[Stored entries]
---*---

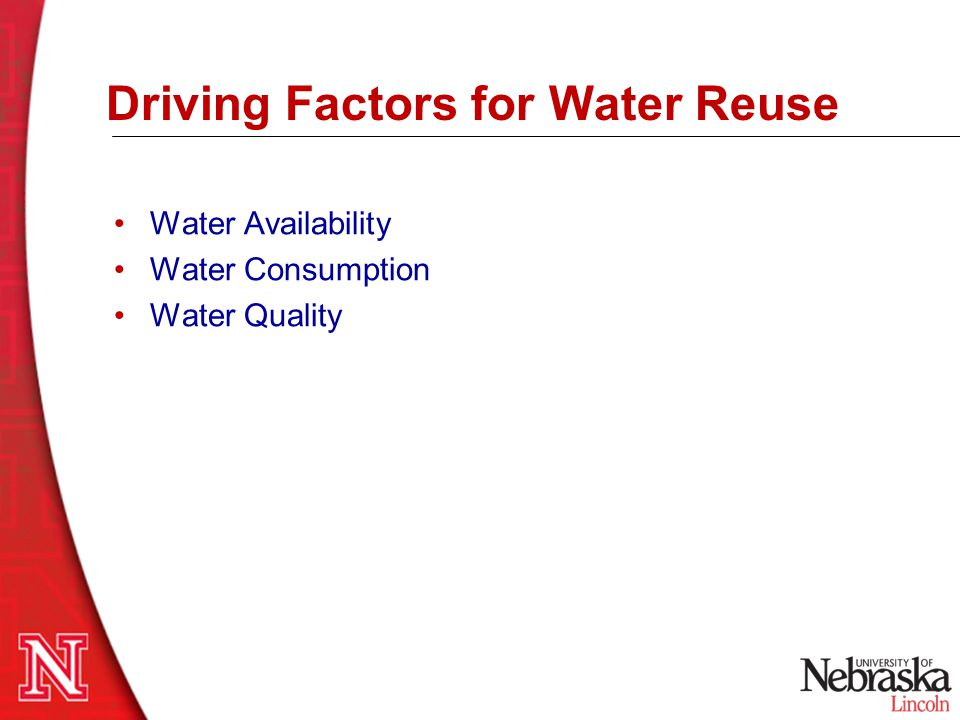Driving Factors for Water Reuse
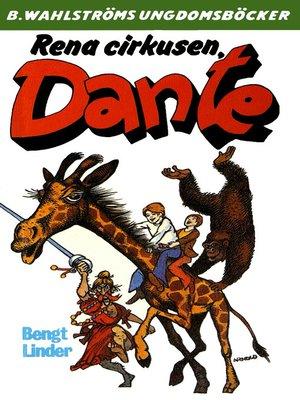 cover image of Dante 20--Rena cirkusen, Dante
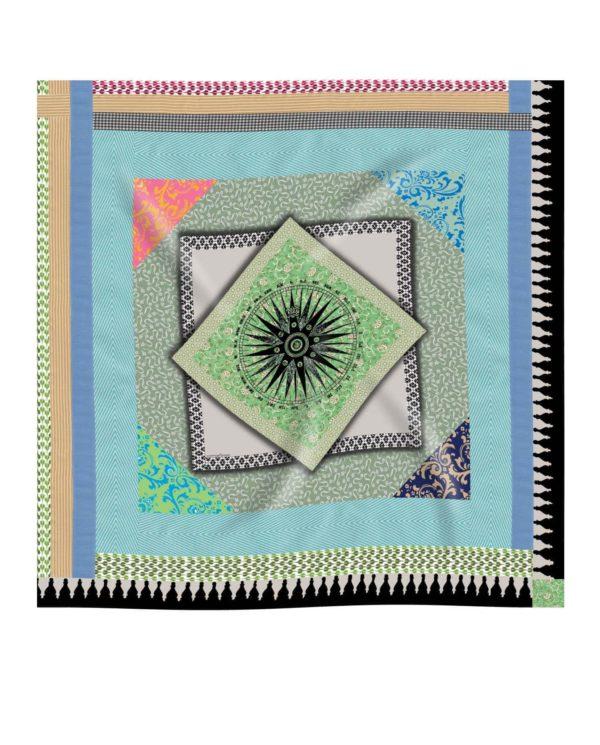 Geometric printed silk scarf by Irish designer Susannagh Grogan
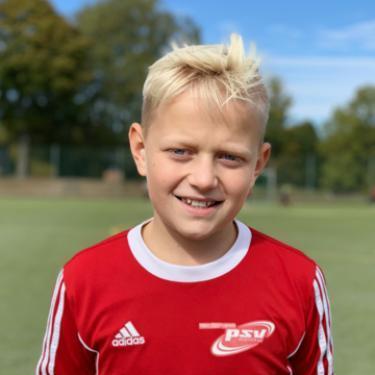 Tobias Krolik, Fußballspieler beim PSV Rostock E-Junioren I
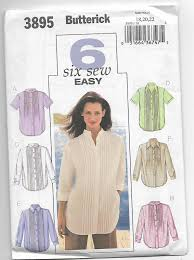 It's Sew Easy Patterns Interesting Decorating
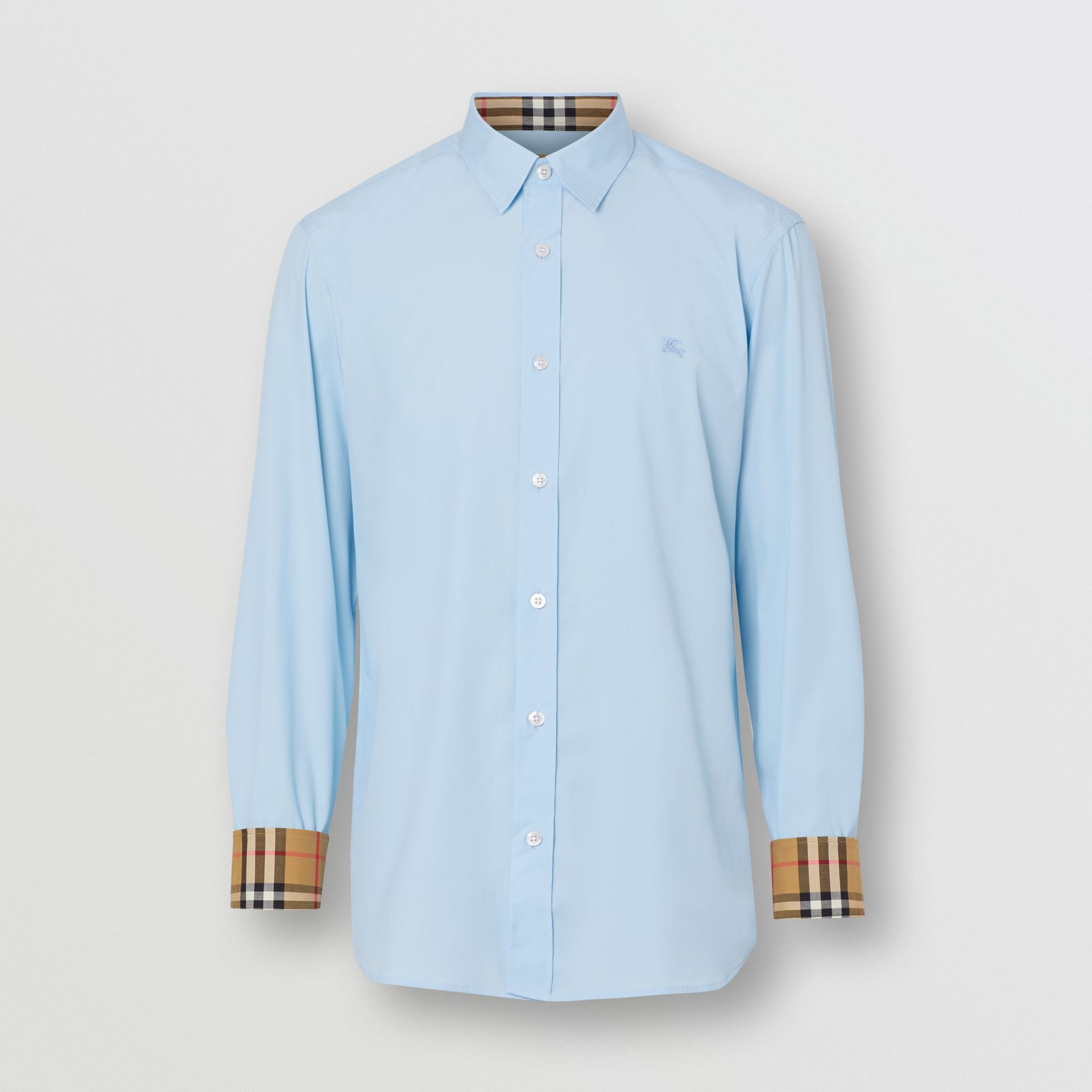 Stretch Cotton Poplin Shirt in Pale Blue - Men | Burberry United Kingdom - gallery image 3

---*---

| REQUIRED WORK |
Write out the data again word for word, minus any images.

| RESPONSE |
Driving Factors for Water Reuse
 cover image of Dante 20--Rena cirkusen, Dante
 Geometric printed silk scarf by Irish designer Susannagh Grogan
 Tobias Krolik, Fußballspieler beim PSV Rostock E-Junioren I
 It's Sew Easy Patterns Interesting Decorating
 Stretch Cotton Poplin Shirt in Pale Blue - Men | Burberry United Kingdom - gallery image 3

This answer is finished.